資産価格の実証的研究で2013年ノーベル経済学賞を受賞したロバート・シラー教授が、米国株の先行きを占った。
極端な割高とは言えないとしながら、調整の可能性もあると語り、トランプ政権が世界恐慌直前のクーリッジ政権の二の舞になることを懸念した。
シラー教授はトランプ・ラリーに乗って20,000を目指すニューヨーク・ダウ平均についてCNBCで尋ねられた。
シラー教授の答は率直。
米国株市場が下がるかどうかはわからないと言う。
教授が開発したCAPEでも異常値とは言い切れないからだ。
「CAPEレシオが28倍でも飛び抜けて高いというわけではない。
過去ここから上昇したこともある。」
教授はこう慎重な見方を示し、現状の相場観を語った:
- ダウ平均20,000には手ごわい抵抗線であり、今はここに長い間つかまっている。

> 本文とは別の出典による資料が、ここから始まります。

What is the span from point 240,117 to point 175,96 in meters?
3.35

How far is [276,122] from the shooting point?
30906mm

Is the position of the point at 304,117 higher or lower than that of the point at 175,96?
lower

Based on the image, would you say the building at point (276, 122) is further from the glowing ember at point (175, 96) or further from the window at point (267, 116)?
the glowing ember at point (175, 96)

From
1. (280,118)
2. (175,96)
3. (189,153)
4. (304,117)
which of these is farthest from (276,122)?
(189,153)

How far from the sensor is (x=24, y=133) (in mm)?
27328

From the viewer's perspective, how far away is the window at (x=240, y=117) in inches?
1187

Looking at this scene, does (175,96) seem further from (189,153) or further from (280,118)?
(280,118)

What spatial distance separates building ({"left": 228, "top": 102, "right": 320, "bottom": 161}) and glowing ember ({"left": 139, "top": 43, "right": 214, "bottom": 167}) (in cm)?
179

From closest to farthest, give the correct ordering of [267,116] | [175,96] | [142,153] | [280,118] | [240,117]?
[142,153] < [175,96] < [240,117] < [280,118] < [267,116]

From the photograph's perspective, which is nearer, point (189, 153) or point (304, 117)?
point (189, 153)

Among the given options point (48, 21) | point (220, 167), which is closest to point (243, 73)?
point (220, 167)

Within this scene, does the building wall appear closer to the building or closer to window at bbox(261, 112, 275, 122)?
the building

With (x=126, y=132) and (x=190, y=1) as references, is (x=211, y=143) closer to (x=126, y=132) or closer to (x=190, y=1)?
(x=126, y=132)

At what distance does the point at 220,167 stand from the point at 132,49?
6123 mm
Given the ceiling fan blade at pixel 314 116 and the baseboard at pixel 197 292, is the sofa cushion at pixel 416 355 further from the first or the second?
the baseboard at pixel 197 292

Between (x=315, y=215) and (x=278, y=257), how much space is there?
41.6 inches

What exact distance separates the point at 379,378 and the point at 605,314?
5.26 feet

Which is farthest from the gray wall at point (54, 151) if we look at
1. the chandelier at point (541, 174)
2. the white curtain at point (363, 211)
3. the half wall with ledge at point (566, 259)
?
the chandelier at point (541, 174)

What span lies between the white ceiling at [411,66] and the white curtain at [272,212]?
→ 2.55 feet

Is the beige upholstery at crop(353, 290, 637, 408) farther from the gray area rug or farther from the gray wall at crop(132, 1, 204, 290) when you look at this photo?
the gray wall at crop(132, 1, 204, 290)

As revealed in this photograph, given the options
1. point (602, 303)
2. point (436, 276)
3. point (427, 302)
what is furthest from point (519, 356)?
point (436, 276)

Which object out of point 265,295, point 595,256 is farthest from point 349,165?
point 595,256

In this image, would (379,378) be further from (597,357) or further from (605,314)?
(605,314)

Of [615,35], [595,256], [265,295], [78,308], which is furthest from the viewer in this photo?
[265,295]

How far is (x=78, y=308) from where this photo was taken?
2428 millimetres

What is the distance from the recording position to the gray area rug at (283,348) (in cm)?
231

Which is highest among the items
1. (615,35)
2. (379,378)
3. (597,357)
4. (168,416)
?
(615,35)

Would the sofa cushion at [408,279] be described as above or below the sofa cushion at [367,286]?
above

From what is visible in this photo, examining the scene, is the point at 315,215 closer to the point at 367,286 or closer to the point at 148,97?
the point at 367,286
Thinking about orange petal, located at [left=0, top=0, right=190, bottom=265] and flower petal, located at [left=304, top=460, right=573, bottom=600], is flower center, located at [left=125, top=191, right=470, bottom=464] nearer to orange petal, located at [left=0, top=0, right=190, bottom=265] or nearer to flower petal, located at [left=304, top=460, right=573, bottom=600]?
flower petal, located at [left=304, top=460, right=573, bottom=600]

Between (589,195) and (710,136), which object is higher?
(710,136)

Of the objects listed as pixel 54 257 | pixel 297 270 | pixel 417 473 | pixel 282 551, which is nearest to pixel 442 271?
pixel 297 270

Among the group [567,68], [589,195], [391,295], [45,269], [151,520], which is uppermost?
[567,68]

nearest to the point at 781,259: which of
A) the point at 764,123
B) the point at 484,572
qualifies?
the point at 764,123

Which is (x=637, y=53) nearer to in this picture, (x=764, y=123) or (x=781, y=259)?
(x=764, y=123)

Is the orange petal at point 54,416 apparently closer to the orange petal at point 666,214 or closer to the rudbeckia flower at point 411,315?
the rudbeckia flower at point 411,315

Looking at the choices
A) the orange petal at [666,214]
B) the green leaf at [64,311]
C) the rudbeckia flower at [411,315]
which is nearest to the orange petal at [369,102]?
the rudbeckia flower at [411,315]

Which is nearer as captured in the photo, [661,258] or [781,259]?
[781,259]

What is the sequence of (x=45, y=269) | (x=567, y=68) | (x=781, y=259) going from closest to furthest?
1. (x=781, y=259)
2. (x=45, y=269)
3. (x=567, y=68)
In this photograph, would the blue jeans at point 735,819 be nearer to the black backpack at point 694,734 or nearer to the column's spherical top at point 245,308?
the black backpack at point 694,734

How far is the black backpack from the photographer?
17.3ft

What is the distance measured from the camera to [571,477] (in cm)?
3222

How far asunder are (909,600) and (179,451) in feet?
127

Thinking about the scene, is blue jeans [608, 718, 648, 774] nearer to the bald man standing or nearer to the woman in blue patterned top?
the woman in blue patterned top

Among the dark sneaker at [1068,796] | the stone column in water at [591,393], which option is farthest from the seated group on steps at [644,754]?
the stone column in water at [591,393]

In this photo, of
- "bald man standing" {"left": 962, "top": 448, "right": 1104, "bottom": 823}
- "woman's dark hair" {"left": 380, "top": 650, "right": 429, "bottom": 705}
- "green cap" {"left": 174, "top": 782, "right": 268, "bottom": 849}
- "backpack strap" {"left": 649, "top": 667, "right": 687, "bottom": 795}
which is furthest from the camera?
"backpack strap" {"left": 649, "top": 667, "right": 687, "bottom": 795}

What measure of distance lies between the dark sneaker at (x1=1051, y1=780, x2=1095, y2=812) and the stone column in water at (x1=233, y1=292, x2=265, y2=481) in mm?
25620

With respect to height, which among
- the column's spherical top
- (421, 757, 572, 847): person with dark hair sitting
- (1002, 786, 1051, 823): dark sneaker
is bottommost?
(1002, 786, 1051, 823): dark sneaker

- 市場が調整するかどうかわからないが、可能性は大いにある。
急激なトランプ・ラリーの進展に、さすがにシラー教授も過熱感を否定しきれない。
資産価格の上下について断定的な表現を用いるのを避ける教授だが、「今から買いに入ってくる人がいるのはちょっとへんな気がする」と漏らした。
教授は大きく上げるとも、大きく下げるとも言いたがらない。
「調整はあっても大きくなく、小幅だろう」と述べる一方、20,000の抵抗線を超えても多く望めるとは限らないという。
代替わりの抵抗線は複雑な心理によるものとし、過去の例を紹介した。
「いったん抵抗線を超えれば上昇していくとみんな考えるが、歴史はそうなっていない。
ダウが1,000を超えたのは1972年だが、1,100を超えるのにはそこから10年かかった。」
わずか1割の上昇に10年以上の年月がかかっている。
教授は、市場のモメンタムといったあやふやな話で投資すべきではないとし
「いつでも言えることは、バリュー投資が重要だということ。」
と語った。
シラー教授は、トランプ政権が景気を刺激することに成功する可能性を示唆している。
次期大統領は不動産屋であり、大きな家に住む期待を掻き立てるだろうという。
「私たち(アメリカ人)はもっと質素に暮らしていた。
しかし、今人々は考えを変えた:
『これじゃうまく行かない。
大きく行かなきゃダメなんだ。』」
シラー教授によれば、トランプ次期大統領はその例を示したのだという。
住宅需要が刺激されれば、経済には間違いなくプラスだ。
しかし、シラー教授は、そうした前向きな成果が後の反動を大きくするリスクにも心配を寄せている。
教授はカルビン・クーリッジ大統領(1923年8月3日–1929年3月4日)の二の舞を恐れる。
「クーリッジの繁栄のようになるかもしれない。